Ratusan orang berkumpul di depan Istana Merdeka Jakarta, kemarin. Mereka menuntut pemerintah memenuhi janji menyelesaikan berbagai pelanggaran hak asasi manusia di masa lalu. Tidak jauh beda dengan 499 aksi sebelumnya, Aksi Kamisan digelar dalam diam, dengan payung dan pakaian serba hitam, diikuti para korban, keluarga korban pelanggaran HAM serta aktivis dan anak muda.
Pemerintahan Presiden Joko Widodo sepertinya masih memandang sebelah mata 500 kali aksi yang rutin digelar setiap Kamis sore itu. Padahal angka 500 bukan sepele. Aksi 500 kali sama dengan aksi 10 tahun tanpa henti.
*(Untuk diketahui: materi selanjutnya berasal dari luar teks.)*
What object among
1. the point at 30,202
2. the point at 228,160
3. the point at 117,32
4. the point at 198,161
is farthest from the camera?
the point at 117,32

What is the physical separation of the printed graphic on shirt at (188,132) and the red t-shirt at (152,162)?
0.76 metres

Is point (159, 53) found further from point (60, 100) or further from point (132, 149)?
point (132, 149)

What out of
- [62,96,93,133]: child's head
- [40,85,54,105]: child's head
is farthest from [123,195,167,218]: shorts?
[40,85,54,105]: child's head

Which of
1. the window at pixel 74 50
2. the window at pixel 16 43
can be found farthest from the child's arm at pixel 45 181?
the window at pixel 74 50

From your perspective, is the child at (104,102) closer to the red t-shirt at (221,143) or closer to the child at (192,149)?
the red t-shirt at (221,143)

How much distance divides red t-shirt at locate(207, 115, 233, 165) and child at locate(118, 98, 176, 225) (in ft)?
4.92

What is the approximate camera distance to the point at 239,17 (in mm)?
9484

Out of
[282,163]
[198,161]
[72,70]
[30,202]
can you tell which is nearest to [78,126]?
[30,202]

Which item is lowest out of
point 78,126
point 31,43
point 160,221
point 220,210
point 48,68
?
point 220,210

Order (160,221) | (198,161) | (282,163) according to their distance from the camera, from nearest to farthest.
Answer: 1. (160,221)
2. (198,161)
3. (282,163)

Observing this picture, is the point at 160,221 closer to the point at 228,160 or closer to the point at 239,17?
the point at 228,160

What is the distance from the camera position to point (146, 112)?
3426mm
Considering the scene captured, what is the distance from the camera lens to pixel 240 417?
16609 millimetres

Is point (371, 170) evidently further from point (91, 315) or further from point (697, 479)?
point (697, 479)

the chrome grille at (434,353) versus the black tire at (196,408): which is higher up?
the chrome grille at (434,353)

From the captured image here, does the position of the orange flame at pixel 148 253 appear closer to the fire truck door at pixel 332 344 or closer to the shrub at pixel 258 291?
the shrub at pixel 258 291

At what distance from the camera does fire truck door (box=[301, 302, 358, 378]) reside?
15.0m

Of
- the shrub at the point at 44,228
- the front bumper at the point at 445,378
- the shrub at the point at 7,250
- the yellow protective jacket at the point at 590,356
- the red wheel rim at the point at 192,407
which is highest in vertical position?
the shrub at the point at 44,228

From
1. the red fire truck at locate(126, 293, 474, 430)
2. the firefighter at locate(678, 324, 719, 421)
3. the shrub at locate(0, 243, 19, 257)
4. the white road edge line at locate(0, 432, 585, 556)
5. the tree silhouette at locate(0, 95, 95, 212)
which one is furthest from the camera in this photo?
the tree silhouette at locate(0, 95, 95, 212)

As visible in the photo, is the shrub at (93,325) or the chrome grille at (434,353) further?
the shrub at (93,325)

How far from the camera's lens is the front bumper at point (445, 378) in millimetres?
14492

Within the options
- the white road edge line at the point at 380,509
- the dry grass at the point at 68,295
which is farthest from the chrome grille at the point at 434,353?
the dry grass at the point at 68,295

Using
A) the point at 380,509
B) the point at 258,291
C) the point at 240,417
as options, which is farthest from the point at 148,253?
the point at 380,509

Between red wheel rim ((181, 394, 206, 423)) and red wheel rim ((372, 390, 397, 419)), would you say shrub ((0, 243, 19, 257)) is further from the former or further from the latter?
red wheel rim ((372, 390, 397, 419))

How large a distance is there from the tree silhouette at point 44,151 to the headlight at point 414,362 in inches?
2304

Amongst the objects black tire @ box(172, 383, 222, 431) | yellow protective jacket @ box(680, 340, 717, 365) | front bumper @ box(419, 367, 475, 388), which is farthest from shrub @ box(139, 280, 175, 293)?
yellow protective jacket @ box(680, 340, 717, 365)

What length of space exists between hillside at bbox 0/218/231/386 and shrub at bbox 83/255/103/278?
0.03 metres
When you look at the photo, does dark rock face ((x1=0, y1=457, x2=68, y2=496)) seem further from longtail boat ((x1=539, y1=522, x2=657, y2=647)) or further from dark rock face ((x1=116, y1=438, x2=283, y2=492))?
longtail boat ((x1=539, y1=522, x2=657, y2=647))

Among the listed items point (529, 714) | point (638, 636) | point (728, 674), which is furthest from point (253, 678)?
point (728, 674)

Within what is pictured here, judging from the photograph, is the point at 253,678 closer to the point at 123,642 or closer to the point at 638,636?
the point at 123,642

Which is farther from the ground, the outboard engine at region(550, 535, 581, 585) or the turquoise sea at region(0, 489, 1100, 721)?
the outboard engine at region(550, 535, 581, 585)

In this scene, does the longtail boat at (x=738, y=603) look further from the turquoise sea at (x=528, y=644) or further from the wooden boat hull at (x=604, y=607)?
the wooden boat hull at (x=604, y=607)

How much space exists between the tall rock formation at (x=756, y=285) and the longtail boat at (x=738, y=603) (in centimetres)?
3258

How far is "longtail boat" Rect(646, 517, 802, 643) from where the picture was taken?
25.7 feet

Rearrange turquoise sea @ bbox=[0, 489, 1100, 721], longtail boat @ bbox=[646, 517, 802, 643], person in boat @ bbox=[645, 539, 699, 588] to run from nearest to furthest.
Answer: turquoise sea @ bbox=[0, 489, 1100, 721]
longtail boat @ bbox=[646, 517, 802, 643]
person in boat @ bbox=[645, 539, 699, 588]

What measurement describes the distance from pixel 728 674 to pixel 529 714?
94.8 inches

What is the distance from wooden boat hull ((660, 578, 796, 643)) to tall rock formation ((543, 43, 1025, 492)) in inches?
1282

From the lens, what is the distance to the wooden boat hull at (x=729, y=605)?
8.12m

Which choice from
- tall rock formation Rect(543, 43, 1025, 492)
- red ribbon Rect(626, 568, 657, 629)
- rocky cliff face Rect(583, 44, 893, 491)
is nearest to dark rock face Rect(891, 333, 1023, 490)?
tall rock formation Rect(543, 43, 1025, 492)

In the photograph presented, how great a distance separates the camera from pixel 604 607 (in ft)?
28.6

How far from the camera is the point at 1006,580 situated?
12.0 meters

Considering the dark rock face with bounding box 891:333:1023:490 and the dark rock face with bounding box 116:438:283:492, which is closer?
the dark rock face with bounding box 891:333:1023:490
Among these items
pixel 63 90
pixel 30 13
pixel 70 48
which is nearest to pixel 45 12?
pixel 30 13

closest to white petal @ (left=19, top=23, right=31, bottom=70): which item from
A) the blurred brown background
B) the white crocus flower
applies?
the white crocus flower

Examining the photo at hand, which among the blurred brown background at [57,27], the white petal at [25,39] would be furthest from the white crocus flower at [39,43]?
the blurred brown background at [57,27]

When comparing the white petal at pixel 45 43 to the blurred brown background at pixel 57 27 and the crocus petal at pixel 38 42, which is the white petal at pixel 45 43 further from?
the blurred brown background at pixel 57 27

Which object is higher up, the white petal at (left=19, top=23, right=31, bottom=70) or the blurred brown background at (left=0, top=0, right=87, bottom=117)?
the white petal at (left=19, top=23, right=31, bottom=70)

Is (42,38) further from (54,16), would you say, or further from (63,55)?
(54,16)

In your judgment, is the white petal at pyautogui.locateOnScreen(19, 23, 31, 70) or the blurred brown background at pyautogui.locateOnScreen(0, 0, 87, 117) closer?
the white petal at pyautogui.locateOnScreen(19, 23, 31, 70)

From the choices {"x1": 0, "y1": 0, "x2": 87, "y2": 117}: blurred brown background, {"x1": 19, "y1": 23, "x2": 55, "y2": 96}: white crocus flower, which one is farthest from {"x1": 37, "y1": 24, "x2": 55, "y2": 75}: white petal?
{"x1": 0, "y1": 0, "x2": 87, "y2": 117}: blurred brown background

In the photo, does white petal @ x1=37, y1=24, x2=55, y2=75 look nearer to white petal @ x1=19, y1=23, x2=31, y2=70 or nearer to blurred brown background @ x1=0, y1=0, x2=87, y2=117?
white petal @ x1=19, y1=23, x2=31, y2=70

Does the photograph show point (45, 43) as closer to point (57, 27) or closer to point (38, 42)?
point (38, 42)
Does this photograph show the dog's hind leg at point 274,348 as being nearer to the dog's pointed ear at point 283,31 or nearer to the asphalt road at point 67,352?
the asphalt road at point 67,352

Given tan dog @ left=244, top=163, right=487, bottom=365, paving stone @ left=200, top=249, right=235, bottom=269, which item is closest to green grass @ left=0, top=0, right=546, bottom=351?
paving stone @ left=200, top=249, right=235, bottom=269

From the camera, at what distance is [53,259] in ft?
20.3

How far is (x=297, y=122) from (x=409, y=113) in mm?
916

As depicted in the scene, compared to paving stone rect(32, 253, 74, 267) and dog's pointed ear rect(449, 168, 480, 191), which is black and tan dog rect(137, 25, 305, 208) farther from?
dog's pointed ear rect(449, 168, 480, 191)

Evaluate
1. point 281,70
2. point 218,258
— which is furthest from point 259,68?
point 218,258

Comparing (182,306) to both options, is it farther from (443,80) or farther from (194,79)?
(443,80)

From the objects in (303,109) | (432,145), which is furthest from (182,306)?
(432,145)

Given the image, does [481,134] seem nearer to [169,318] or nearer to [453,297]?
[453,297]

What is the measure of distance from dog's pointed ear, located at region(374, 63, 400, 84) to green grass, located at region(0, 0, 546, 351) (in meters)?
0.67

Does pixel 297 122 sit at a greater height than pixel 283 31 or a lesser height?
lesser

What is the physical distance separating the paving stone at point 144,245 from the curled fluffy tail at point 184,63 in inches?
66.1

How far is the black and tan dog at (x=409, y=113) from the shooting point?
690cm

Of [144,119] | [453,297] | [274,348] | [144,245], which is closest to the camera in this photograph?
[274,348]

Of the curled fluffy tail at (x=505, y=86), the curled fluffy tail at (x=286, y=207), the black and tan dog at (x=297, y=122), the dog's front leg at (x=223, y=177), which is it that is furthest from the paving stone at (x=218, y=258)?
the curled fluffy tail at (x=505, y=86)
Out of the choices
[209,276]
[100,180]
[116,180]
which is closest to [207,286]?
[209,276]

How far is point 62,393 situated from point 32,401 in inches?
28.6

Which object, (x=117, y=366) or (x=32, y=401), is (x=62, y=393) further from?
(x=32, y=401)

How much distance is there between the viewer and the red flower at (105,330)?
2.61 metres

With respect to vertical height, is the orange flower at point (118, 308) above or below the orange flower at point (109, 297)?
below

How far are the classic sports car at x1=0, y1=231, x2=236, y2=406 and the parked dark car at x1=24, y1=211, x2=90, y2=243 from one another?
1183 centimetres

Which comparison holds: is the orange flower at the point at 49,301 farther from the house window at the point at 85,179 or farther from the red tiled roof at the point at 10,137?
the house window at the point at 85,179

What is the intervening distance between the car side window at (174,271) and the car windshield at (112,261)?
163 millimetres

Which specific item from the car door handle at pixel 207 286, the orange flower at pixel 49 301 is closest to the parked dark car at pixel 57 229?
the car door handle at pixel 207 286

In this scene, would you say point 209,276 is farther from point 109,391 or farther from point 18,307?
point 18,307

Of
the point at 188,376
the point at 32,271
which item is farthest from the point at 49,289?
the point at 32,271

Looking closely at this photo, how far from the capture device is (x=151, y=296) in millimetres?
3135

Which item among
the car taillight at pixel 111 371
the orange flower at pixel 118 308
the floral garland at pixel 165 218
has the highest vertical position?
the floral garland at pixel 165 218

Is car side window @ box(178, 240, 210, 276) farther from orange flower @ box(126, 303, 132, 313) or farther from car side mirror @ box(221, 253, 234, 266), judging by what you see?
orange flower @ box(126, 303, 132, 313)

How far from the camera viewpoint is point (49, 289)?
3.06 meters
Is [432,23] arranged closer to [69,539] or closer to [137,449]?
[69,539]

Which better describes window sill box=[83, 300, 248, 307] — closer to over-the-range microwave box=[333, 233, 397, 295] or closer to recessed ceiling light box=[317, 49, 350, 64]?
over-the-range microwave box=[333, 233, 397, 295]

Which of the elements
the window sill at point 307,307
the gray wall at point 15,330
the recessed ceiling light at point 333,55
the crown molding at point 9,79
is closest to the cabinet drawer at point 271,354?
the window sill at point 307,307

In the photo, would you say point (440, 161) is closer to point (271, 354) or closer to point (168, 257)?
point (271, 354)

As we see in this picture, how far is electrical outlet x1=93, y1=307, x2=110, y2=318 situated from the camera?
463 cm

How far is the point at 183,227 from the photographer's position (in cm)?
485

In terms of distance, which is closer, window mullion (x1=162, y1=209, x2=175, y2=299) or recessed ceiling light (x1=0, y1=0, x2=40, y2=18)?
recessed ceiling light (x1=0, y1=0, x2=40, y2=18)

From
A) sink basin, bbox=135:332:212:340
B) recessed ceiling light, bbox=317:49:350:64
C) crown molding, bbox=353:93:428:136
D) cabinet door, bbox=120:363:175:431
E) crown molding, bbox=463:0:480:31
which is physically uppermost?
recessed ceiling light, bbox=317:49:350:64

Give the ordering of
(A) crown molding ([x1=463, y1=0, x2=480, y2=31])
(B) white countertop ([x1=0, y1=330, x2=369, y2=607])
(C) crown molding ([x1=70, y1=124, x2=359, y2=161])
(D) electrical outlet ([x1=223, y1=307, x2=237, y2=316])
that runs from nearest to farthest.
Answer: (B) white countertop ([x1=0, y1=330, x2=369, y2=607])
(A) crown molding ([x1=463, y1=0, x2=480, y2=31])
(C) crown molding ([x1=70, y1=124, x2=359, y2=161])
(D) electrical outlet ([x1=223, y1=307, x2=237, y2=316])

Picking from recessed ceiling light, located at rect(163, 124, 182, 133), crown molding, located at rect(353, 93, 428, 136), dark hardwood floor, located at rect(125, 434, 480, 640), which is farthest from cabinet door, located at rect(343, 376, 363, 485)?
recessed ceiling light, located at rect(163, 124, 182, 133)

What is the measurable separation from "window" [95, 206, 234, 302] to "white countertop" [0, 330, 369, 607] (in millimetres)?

Bagi sebagian orang atau pejabat, mungkin aksi rutin yang digelar sepekan sekali sejak 18 Januari 2007 itu merupakan hal yang membosankan atau membuat risih pemandangan. Atau mungkin karena terlalu sering, para pejabat menjadi kebal dan menganggapnya rutinitas yang tak berarti.
Namun bagi masyarakat yang peduli, 500 kali adalah kesungguhan dan totalitas menuntut keadilan. Serta menolak membiarkan pemerintah lupa terhadap hutang-hutang sejarah masa lalu. Aksi Kamisan adalah adu kesabaran terhadap pemerintah yang selama ini menyepelekan suara-suara para korban dan keluarga korban pelanggaran HAM masa lalu.
Seiring waktu, sebagian peserta aksi Kamisan, korban beranjak tua. Rambut memutih, fisik melemah, mungkin ada yang sudah meninggal sebelum menjumpai keadilan. Namun, di sisi lain banyak muka-muka baru dari anak muda yang peduli terhadap dosa-dosa kemanusiaan dan utang sejarah yang harus tetap dilunasi oleh negara.
Lima ratus kali aksi Kamisan menjadi bukti keadilan adalah barang langka di negeri ini, yang tidak boleh berhenti dicari. Dan tak sekali pun pemerintah tergerak. 500 kali aksi Kamisan, bukan yang terakhir dan tidak akan berakhir. Entah butuh berapa kali aksi lagi sampai ada jawaban yang memuaskan para korban.